In [3]:
#Necessary imports
import pandas as pd
from sklearn.feature_extraction.text import TfidfVectorizer
from sklearn.linear_model import LogisticRegression
from sklearn.pipeline import make_pipeline
from sklearn.preprocessing import LabelEncoder
from scipy.stats import norm
from sklearn.model_selection import GridSearchCV

#Reading datasets
train = pd.read_csv("train.csv")
dev = pd.read_csv("dev.csv")
test = pd.read_csv("test.csv")

# Remove rows where Label == "Apathetic" from train, dev, and test
train = train[train['Label'] != 'Apathetic']
dev = dev[dev['Label'] != 'Apathetic']
test = test[test['Label'] != 'Apathetic']
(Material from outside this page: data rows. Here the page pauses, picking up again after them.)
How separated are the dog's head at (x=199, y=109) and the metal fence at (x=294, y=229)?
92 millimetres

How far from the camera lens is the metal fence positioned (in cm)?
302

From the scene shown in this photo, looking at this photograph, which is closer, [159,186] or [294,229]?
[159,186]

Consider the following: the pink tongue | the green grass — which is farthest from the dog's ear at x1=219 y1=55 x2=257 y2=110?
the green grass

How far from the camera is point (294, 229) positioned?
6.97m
#Converts text labels into numbers (so the model can understand them)
label_encoder = LabelEncoder()
train['Encoded Label'] = label_encoder.fit_transform(train['Label'])

#Building model
# Step 1: Turn the text into numbers (TF-IDF) so model capture their meaning & importance
pipeline = make_pipeline(
    TfidfVectorizer(),
    LogisticRegression(solver='lbfgs', max_iter= 400, C = 1.2, penalty='l2')
)

#Step 2: Train the Multi-Logistic Regression model on those numbers
pipeline.fit(train['Original Text'], train['Encoded Label'])

#Define the parameter combinations of C and max_iter to try
param_grid = {
    'logisticregression__C': [0.1, 0.5, 1.0, 1.2, 2.0],
    'logisticregression__max_iter': [100, 200, 400, 500]
}

#Use GridSearchCV with 5-fold cross-validation to find the best parameters
grid_search = GridSearchCV(pipeline, param_grid, cv=5, scoring='accuracy', n_jobs=-1)
grid_search.fit(dev['Original Text'], label_encoder.transform(dev['Label']))
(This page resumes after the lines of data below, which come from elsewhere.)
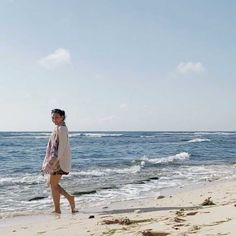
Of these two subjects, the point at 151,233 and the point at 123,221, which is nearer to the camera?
the point at 151,233

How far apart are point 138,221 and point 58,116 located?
2.70 meters

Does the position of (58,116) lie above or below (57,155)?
above

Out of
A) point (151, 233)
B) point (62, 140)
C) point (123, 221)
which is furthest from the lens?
point (62, 140)

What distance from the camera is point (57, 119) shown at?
308 inches

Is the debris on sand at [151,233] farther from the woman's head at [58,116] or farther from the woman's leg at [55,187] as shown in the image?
the woman's head at [58,116]

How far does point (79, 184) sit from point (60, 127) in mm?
4840

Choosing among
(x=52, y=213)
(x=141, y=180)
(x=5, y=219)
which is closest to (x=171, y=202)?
(x=52, y=213)

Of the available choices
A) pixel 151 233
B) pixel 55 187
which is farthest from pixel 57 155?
pixel 151 233

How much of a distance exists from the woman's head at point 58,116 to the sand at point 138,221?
5.30 feet

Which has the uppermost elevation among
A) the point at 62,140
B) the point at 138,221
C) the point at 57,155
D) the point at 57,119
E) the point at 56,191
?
the point at 57,119

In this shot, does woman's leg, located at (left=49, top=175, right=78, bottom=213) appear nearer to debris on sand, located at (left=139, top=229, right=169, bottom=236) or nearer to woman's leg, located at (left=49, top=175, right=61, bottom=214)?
woman's leg, located at (left=49, top=175, right=61, bottom=214)

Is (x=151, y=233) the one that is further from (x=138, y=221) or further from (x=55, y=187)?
(x=55, y=187)

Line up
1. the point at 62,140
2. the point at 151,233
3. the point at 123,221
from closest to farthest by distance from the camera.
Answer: the point at 151,233
the point at 123,221
the point at 62,140

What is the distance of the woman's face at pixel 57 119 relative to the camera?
781 centimetres
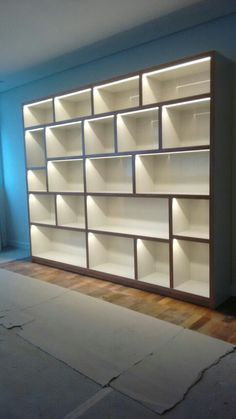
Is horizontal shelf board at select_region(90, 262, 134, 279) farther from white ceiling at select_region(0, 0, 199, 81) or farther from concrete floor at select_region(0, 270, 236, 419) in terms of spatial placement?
white ceiling at select_region(0, 0, 199, 81)

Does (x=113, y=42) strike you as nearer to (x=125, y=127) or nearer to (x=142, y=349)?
(x=125, y=127)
# Update model with the best parameters
pipeline.set_params(**grid_search.best_params_)

# Evaluate the model on the dev set
dev_predictions = pipeline.predict(dev['Original Text'])
# Convert the predicted numbers back into original label names
dev['Predicted Label'] = label_encoder.inverse_transform(dev_predictions)

# Calculate accuracy on the dev set
accuracy = (dev['Label'] == dev['Predicted Label']).mean()
print(f"Accuracy on dev set: {accuracy:.2f}")
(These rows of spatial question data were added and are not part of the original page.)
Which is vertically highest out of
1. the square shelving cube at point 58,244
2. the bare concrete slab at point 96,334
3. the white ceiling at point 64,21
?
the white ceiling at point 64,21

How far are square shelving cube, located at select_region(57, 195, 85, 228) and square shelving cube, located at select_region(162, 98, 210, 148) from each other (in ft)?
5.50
#Merge train and dev to retrain final model so it can learn from all available data
full_train = pd.concat([train, dev])

# Retrain model on full data
pipeline.fit(full_train['Original Text'], label_encoder.transform(full_train['Label']))

# Training model on test set
test_predictions = pipeline.predict(test['Original Text'])
test['Predicted Label'] = label_encoder.inverse_transform(test_predictions)

# Calculate accuracy on the test set
accuracy_test = (test['Label'] == test['Predicted Label']).mean()
print(f"Accuracy on test set: {accuracy_test:.2f}")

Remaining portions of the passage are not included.